It rarely reflects in, and when it does, the light is drowned in a bottle. False light, like those coins, and Sam has a hysterical moment thinking they wasted an opportunity—should have scooped up all that loot before they destroyed the grotto and the psycho killer monster that dwelled there.

He swallows hard, skips past any clunky or unwanted metaphors, but his temper spikes and his desire to yell too is getting loose, almost uncontained. Something more powerful than resentment and stubbornness fuels it, makes him see red, orange, dark purple shadows.

If he hadn't left his post it wouldn't have worked, they'd still be down there fighting, losing, and did Dad see the burns on Dean? the worst that could have happened? the very worst Sam can imagine in full technicolor awful repeating detail?

"Never disobey a direct order again. Do you hear me?"

"Never fix your bullheaded won't listen mistakes? Never save Dean's life again? Is that what 'cause that's what I hear."

Once he says that it's like the spring when it was still bad, a torrent of black and ugly and coming out of him. His side aches and throbs hotly and he balls his fists. He yells and Dad yells and Dean stands quietly in the middle. Then Dean is shushing him—him not Dad—Dean literally between them as the clunkiest, worst metaphor he can imagine.

It upsets him the most, because Dean should be on his side and should appreciate he just saved everyone's life, because Dean placates Dad and drives Sam insane.

Sam shuts up at that. Clams up, retreats, stalks angrily to the car. Dad keeps going, not satisfied by Sam's stony silence or acquiescence or Dean's so-quiet rebuke. Dean catches him, jacket and shirt in one arm, other hand closing around his wrist, shakes him and sighs tired and miserable and imploring Sam not to do this.

Instead of appeasing or even just wearing him down to agree, Sam's temper rises again. Dad hits all his sore spots, knows exactly how to wrench them so perfectly, and when the trunk pops open Sam blanks and then restarts. In a rash action grabs his backpack, one of the small duffels of rations, and is running for the third time that morning, harder and heavier than the times before.

Dean yells—finally—and Dad is silent. But Sam won't slow. He winds through trees and avoids the gravel road they came in here on and just keeps running. Far enough away so when he looks back there's nothing but trees and forest sounds, he gets his backpack on and straps the duffel across his chest and settles into an energy-preserving jog.

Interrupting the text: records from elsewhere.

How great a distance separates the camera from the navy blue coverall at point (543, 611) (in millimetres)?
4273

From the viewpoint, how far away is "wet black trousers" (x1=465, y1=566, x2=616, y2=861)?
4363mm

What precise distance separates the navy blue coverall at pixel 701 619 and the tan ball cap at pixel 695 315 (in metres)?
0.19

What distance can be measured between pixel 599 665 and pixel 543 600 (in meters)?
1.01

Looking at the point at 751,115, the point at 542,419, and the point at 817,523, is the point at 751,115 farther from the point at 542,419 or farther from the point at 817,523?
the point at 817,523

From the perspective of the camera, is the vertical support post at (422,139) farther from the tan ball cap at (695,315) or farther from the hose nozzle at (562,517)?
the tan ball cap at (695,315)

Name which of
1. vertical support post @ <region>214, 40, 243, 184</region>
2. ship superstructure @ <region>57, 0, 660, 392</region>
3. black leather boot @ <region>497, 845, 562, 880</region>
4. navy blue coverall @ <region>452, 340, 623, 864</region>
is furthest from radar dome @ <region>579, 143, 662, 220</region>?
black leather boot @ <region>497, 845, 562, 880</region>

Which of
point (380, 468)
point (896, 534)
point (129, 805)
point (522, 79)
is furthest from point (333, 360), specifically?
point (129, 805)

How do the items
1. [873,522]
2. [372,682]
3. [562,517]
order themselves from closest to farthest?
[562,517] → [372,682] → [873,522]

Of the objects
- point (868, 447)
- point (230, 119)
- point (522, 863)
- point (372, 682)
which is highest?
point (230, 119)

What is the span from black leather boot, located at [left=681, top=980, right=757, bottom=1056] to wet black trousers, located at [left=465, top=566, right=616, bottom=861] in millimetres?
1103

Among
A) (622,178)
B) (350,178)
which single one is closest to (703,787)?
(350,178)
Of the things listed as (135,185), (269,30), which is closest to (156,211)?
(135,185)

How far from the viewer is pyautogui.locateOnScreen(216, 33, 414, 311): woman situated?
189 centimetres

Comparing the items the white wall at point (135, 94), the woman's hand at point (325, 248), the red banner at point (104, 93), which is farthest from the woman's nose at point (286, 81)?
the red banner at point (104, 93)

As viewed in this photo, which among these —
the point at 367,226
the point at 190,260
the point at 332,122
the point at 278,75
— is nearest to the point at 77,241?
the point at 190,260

At the end of the day as true night is falling he's still going. The temperature warmed, to almost hot, as he left the forested canyons, and he's weary but determined. Along the way he follows the path of least resistance, sees a house that leads to a country road that leads to asphalt that leads to a crossroad gas station. Since Dean is probably really pissed and he's well past following orders, he hitches for a ride, manages a not-creepy trucker doing a last leg into Flagstaff.

He says the truck stop is fine, and it is, because he buys a shower, scrubs at the sore in his side until it strafes and gives way to that unerring feeling of clean, dresses under a heat lamp on full blast. A hot meal is amazing and he slurps down a gallon of water, leaves with a gigantic cup of coffee. No one really notices him and that's also fine. He skirts the edges as he's trained to be good at but also as comes naturally, head down and blending in and making no fuss. That approach navigates him without friction through the truck stop, into town, eyes on a likely place to crash, and then into the back side of a quiet motel people have either moved into and never left or forgotten.

Sam breaks into one of the tiny cabins attached to the motel property. He leaves the lights off and sleeps in his underwear and tries not to make a mess. Well into the morning he wakes, discovers the cramped, hand-written sign the owner-manager taped to the office door, a medical emergency taking them from here but call this number if there's trouble.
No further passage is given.